# Data Generation for ALF Risk Prediction

This notebook generates synthetic daily health data for residents in assisted living facilities (ALFs).

In [None]:
import pandas as pd
import numpy as np
import random
from datetime import datetime, timedelta

# Set random seed
np.random.seed(42)

# Parameters
n_patients = 200
n_days = 30
facilities = ['F001', 'F002', 'F003']
diagnoses = ['diabetes', 'dementia', 'hypertension', 'COPD', 'arthritis']
genders = ['Male', 'Female']

# Generate synthetic data
data = []
for pid in range(1, n_patients + 1):
    facility_id = random.choice(facilities)
    age = np.random.randint(65, 95)
    gender = random.choice(genders)
    diagnosis = random.choice(diagnoses)

▶ _Supplied records_:

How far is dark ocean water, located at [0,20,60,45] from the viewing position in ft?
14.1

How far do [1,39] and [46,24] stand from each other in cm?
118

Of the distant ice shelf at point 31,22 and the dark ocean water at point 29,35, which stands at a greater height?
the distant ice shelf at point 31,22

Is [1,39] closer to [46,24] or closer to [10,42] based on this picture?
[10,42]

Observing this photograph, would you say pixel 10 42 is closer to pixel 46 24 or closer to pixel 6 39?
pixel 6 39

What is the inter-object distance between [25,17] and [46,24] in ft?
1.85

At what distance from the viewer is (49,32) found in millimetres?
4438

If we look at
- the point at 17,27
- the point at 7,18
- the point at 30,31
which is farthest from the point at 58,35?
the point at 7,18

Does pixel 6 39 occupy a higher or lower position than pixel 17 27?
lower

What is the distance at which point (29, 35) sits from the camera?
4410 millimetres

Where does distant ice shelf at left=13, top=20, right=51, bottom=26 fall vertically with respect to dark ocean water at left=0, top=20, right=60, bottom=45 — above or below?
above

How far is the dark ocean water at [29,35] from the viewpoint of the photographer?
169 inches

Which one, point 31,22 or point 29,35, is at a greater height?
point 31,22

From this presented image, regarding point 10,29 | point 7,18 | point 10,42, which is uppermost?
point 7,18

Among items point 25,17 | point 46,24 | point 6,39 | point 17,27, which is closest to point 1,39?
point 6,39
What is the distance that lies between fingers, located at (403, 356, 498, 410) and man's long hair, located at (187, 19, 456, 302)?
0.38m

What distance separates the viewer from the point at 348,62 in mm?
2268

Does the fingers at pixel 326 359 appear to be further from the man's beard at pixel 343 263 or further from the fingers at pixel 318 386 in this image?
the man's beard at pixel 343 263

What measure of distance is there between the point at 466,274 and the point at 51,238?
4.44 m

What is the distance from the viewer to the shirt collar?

▶ _Complete the following_:
a) Using the ALF data-generation notebook, decide whether each statement agrees with it, and support each yes or no with the notebook's deciding words quoted exactly. (i) The number of patients is set to 200. (ii) The random seed is set to 100. (iii) The data spans 30 days.
b) Reproduce the stretch of the ALF data-generation notebook from "# Set random" through "facility_id = random.choice(facilities)" with no changes.
c) Carry on the ALF data-generation notebook from the point where it stops.
None of the entries are needed here.

▶ _Answers per task_:
a)
(i) Yes: "n_patients = 200"
(ii) No: "np.random.seed(42)"
(iii) Yes: "n_days = 30"

b)
# Set random seed
np.random.seed(42)

# Parameters
n_patients = 200
n_days = 30
facilities = ['F001', 'F002', 'F003']
diagnoses = ['diabetes', 'dementia', 'hypertension', 'COPD', 'arthritis']
genders = ['Male', 'Female']

# Generate synthetic data
data = []
for pid in range(1, n_patients + 1):
    facility_id = random.choice(facilities)

c)
    for day_offset in range(n_days):
        date = datetime(2025, 6, 1) + timedelta(days=day_offset)
        heart_rate = np.random.normal(75, 10)
        bp_sys = np.random.normal(130, 15)
        bp_dia = np.random.normal(80, 10)
        temperature = np.random.normal(36.8, 0.5)
        med_adherence = np.clip(np.random.beta(5, 2), 0, 1)
        incident_next_day = int(np.random.rand() < 0.05 if med_adherence > 0.8 else np.random.rand() < 0.15)

        data.append([
            f"P{pid:04d}", facility_id, date.strftime('%Y-%m-%d'), age, gender, diagnosis,
            heart_rate, bp_sys, bp_dia, temperature, med_adherence, incident_next_day
        ])

# Create DataFrame
df = pd.DataFrame(data, columns=[
    'patient_id', 'facility_id', 'date', 'age', 'gender', 'diagnosis',
    'heart_rate', 'blood_pressure_sys', 'blood_pressure_dia', 'temperature',
    'med_adherence', 'incident_next_day'
])

# Save dataset
df.to_csv('../data/synthetic_alf_data.csv', index=False)
df.head()

✅ Dataset has been generated and saved to `../data/synthetic_alf_data.csv`.